Submitted to: Federal Interagency Sedimentation Conference Proceedings
Publication Type: Proceedings
Publication Acceptance Date: 2/1/2015
Publication Date: 4/19/2015
Citation: Langendoen, E.J., Motta, D., Abad, J.D., Garcia, M.H., Fernandez, R., Oberg, N. 2015. RVR meander - a toolbox for river meander planform design and evaluation. 3rd Joint Federal Interagency Sedimentation Conference Proceedings. April 19-23, 2015, Reno, NV, pp. 1823-1830..

Interpretive Summary: Restoring the natural meandering planform of rivers is one of the most difficult aspects of river restoration. Simple methods based on regional empirical relationships of channel form have often failed to produce long-term, stable meander reaches without additional bank protection. Scientists at the USDA, ARS, National Sedimentation Laboratory in collaboration with researchers at the Universities of Pittsburgh and Illinois have developed the computer model RVR Meander that combines a quasi-analytical approach for flow, sediment transport, and bed evolution with a physically-based bank erosion module from the ARS channel evolution computer model CONCEPTS. The model can be executed within a Geographical Information System allowing: (1) rapid analysis of probable channel erosion locations on existing meandering rivers, or (2) optimal design of meandering planform that minimizes migration. The new platform can be used by federal and state agencies, such as the US Geological Survey, the US Bureau of Reclamation, the US Corps of Engineers, the Natural Resources Conservation Service and the US Environmental Protection Agency, to assess the long-term stability of re-meandered streams.

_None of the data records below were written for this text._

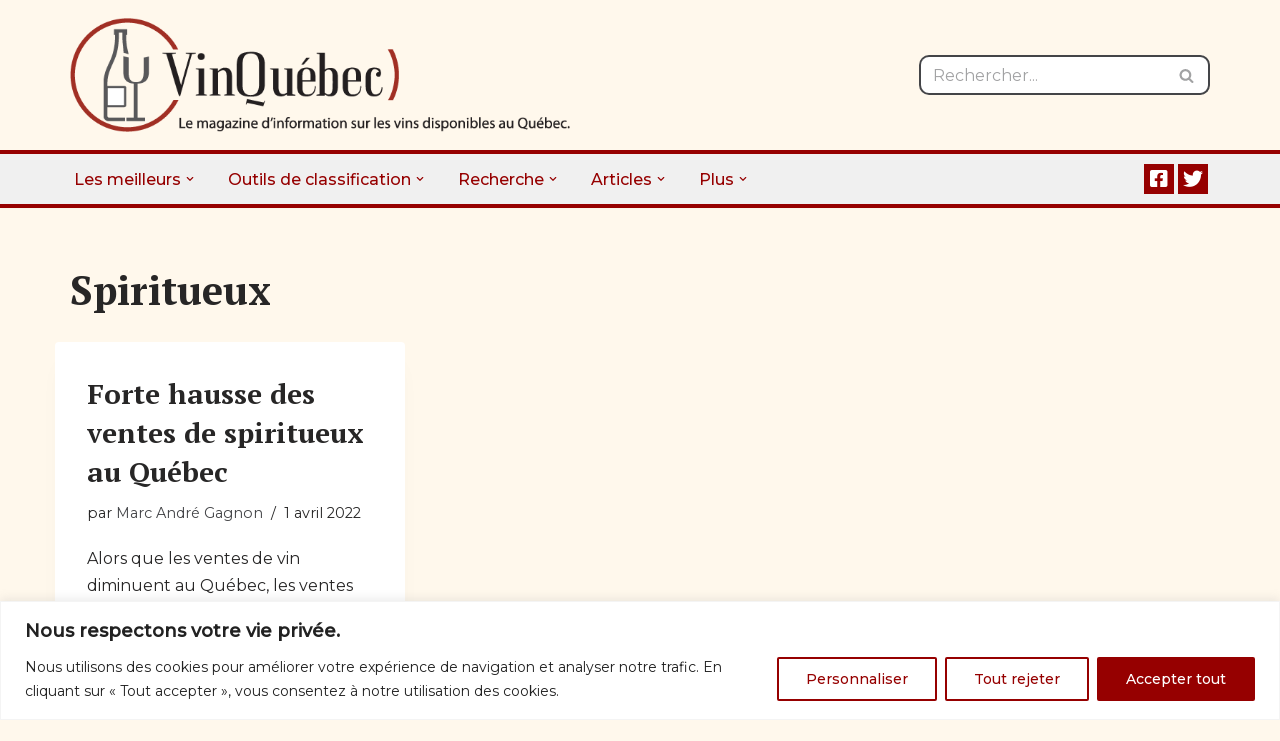

--- FILE ---
content_type: text/css
request_url: https://www.vinquebec.com/wp-content/cache/wpfc-minified/7ugyd8i9/el0q.css
body_size: 323
content:
.taxonomy-list-item .tax-child-list-item {
margin: 0px 50px;
}
.tax-name {
width: 100%;
float: left;
}
.tax-name .tax-image, .tax-name .tax-title {
float: left;
}
.tax-desc {
display: inline-block;
}
.tax-title a {
font-size: 30px;
font-weight: 100;
margin: 0px 10px;
}
.taxonomy-list-item {
margin-bottom: 2%;
display: inline-block;
width: 100%;
}
.tax-arrow {
width: 13px;
font-size: 18px;
margin: 10px 5px;
cursor: pointer;
}
.taxonomy-list-item .tax-arrow {
float: left;
}
.taxonomy-list-item .tax-details {
float: left;
width: 90%;
}
.tax-child-list-item {
display: none;
}
.taxonomy-list-item .tax-arrow.rotate {    
transform: rotate(90deg);
}
.taxonomy-search-filter {
margin-bottom: 5%;
}
.tax-child-count {
color: gray;
font-size: 20px;
line-height: 55px;
}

Technical Abstract: Restoring the meandering planform or spatial variability of historically meandering streams that have been channelized or highly disturbed is one of the most difficult aspects in river restoration. River planform and cross-sectional geometry are the result of complex interactions between flow, boundary materials, and channel morphology. Hence, simple methods based on the reference-reach concept or hydraulic geometry relationships have often failed to produce long-term, stable meander reaches without additional bank protection. More sophisticated river meander models use empirical relations to calculate rate of channel migration, limiting their applicability as they do not explicitly account for the physical properties of the floodplain soils. The RVR Meander platform merges the functionalities of: the first version of RVR Meander developed by the University of Illinois, which is based on the classical meander migration model of Ikeda, Parker and Sawai; and the streambank erosion algorithms of the channel evolution computer model CONCEPTS developed by the US Department of Agriculture. It is written in C++ language and is composed of different libraries for preprocessing, hydrodynamics, bank erosion, migration, filtering, plotting, and I/O. It runs as a stand-alone application on Windows and Linux operating systems or as a plugin for ESRI’s ArcMap software. RVR Meander has been used to model the migration of various rivers in the US and abroad.